• **Stated goal**:
Please rewrite the lines of the entries below as a Markdown table with the columns "Row" and "Text". Give each line its row number, skip blank lines, and leave the pictures out.

• **Supplied records**:
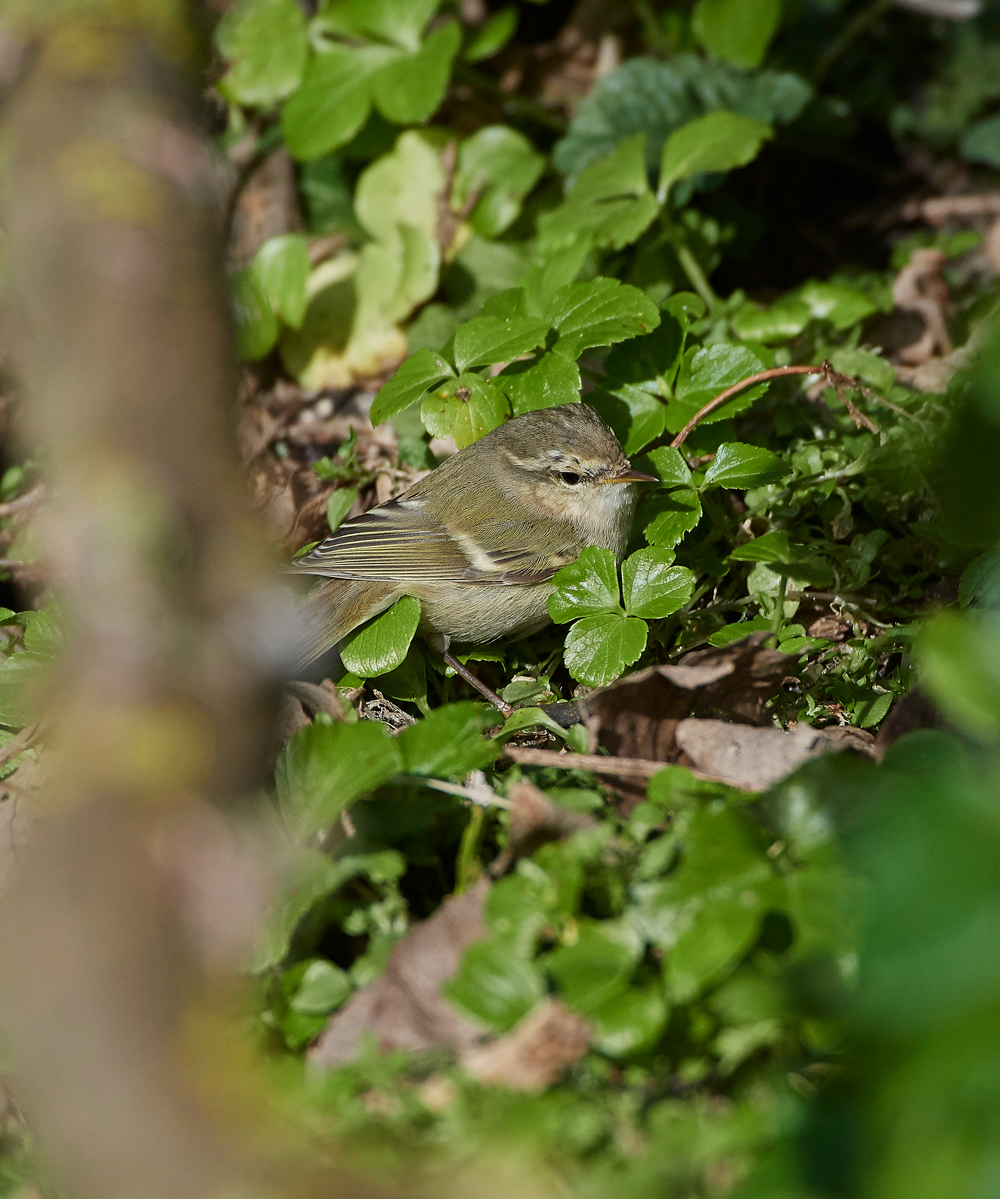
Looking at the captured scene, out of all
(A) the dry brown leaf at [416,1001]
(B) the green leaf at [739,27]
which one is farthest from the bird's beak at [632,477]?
(B) the green leaf at [739,27]

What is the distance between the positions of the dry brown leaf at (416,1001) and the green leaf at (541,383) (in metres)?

• **Result for this exercise**:
| Row | Text |
|---|---|
| 1 | Looking at the captured scene, out of all |
| 2 | (A) the dry brown leaf at [416,1001] |
| 3 | (B) the green leaf at [739,27] |
| 4 | which one is farthest from the bird's beak at [632,477]? |
| 5 | (B) the green leaf at [739,27] |
| 6 | What is the distance between the positions of the dry brown leaf at (416,1001) and the green leaf at (541,383) (in metres)? |